▶ [Dataset extract]
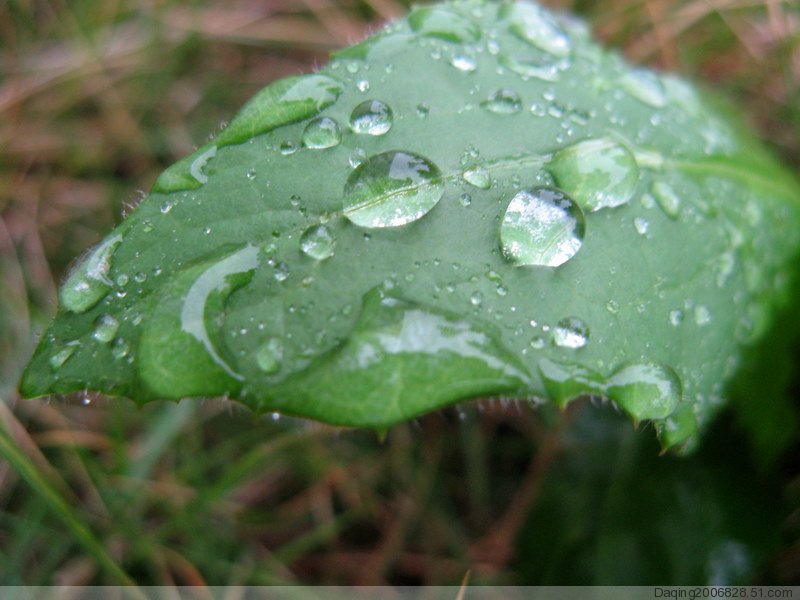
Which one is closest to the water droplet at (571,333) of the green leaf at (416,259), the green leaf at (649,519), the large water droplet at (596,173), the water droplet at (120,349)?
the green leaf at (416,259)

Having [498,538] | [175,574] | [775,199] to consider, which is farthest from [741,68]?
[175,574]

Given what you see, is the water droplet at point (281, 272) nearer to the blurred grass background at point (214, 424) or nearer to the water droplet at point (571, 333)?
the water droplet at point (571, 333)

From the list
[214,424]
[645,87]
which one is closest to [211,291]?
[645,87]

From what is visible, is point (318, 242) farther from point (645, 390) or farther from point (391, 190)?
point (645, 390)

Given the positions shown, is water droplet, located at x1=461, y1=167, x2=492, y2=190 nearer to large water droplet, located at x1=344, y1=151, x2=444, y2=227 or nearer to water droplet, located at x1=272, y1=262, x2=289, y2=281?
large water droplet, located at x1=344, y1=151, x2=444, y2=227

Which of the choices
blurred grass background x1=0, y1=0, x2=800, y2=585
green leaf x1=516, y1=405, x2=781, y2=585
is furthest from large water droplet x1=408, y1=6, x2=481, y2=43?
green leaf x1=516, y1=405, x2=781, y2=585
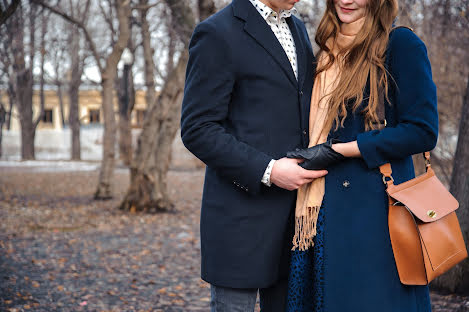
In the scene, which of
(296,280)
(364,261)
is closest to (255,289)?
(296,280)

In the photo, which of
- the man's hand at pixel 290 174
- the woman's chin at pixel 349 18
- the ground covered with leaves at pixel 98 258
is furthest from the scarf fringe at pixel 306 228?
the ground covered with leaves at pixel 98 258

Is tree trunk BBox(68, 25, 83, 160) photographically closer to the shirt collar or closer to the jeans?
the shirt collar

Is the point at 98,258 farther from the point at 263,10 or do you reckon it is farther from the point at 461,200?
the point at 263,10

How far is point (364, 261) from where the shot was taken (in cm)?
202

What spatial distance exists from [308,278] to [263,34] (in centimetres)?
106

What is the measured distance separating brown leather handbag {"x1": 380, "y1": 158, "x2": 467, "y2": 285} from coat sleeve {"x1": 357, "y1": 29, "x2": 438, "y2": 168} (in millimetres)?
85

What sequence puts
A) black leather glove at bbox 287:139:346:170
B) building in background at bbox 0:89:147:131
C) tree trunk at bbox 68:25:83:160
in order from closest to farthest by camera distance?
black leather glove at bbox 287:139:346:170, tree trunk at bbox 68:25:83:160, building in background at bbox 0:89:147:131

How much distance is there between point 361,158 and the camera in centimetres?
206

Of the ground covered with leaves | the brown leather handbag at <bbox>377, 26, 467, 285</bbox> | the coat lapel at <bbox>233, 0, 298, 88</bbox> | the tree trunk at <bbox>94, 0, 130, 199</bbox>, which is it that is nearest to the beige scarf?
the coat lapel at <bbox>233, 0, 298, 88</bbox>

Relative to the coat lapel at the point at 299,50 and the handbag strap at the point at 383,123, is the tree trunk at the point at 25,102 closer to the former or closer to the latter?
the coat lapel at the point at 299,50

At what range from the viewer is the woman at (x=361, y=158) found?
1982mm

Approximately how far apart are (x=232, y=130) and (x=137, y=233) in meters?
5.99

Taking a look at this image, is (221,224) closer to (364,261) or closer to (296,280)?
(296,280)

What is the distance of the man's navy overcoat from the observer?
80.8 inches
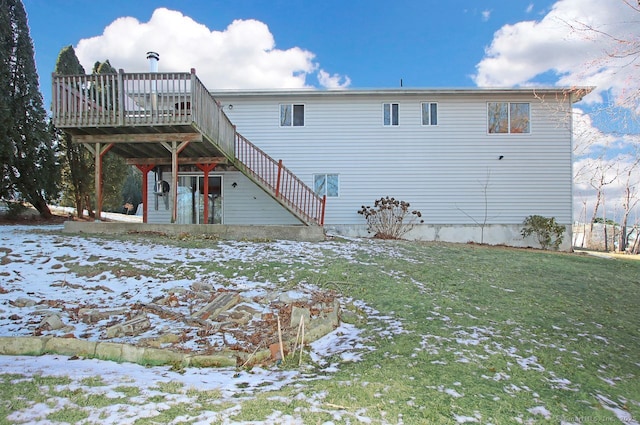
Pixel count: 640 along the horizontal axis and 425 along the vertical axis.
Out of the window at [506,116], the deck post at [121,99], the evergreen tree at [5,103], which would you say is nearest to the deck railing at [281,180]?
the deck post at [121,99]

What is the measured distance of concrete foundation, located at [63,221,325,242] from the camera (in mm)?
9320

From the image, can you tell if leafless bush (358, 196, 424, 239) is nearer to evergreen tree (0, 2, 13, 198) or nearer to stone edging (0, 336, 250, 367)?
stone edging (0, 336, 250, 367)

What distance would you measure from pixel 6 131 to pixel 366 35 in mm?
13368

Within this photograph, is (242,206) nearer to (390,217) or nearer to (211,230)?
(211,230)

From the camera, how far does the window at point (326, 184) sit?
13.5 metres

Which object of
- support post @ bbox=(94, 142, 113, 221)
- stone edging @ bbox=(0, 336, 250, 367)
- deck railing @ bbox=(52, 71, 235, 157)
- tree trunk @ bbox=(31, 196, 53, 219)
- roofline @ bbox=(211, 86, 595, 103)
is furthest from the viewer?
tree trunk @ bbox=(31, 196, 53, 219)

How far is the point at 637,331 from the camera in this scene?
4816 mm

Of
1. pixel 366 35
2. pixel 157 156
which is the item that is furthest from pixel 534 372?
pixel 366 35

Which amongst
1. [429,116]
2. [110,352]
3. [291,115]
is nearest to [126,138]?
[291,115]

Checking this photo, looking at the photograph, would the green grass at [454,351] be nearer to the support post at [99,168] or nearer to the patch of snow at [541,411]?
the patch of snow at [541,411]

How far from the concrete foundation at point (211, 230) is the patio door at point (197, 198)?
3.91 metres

---

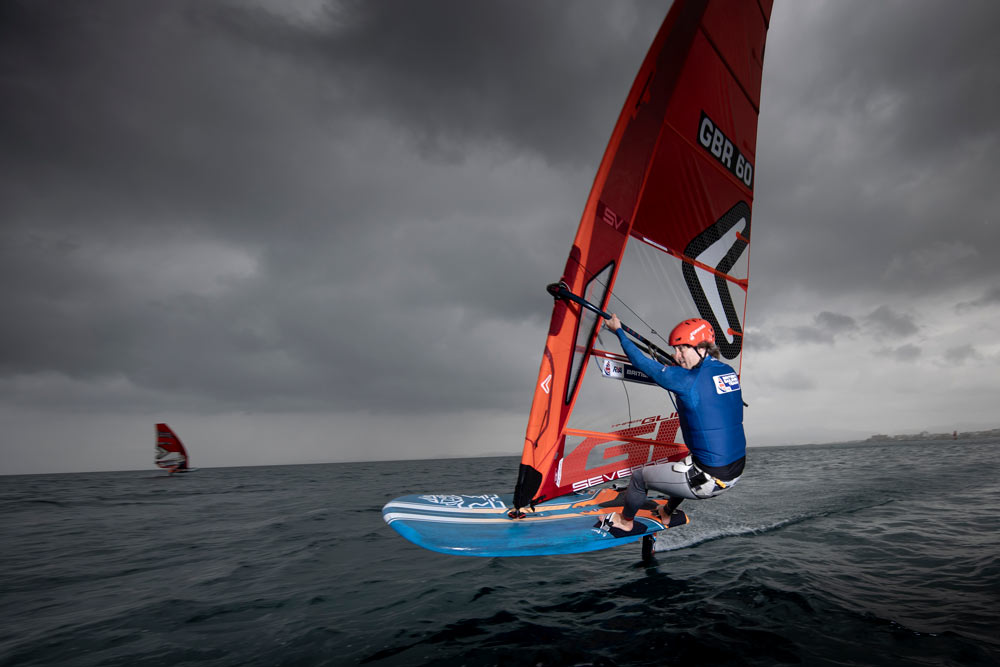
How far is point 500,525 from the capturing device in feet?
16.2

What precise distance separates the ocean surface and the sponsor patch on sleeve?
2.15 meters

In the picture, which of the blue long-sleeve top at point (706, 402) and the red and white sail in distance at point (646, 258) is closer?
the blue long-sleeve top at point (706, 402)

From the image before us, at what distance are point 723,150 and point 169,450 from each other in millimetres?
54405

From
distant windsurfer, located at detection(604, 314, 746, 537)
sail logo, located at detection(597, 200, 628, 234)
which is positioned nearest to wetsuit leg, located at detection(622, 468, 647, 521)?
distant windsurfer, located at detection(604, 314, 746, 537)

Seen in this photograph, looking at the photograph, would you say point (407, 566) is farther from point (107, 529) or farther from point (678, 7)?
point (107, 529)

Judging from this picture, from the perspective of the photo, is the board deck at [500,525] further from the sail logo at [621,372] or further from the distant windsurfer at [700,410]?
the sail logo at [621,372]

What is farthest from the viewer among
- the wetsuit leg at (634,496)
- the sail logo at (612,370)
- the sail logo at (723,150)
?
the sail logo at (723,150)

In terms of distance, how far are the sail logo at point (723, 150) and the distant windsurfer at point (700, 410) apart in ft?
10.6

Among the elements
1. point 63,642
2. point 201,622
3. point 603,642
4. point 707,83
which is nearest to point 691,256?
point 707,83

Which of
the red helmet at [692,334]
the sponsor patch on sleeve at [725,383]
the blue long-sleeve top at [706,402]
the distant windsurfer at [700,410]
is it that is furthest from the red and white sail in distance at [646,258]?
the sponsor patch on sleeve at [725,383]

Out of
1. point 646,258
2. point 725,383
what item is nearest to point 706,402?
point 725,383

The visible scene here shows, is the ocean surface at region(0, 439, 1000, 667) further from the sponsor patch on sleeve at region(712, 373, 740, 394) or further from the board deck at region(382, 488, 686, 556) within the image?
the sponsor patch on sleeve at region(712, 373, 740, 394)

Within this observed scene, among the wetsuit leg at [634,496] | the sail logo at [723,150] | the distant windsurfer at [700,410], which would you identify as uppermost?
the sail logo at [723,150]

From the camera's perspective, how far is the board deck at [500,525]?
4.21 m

▶ [Problem statement] Reproduce verbatim the lines starting with the one that contains "From the image, can" and continuing through the one that contains "13.5 metres", including both of those lines.

▶ [Written response]
From the image, can you tell if leafless bush (358, 196, 424, 239) is nearer to evergreen tree (0, 2, 13, 198) or nearer to stone edging (0, 336, 250, 367)?
stone edging (0, 336, 250, 367)

What distance would you measure from pixel 6 131 to pixel 366 35 in mm?
13368

Within this photograph, is (242,206) nearer to (390,217) or nearer to (211,230)?
(211,230)

From the camera, how far does the window at point (326, 184) sit?
13.5 metres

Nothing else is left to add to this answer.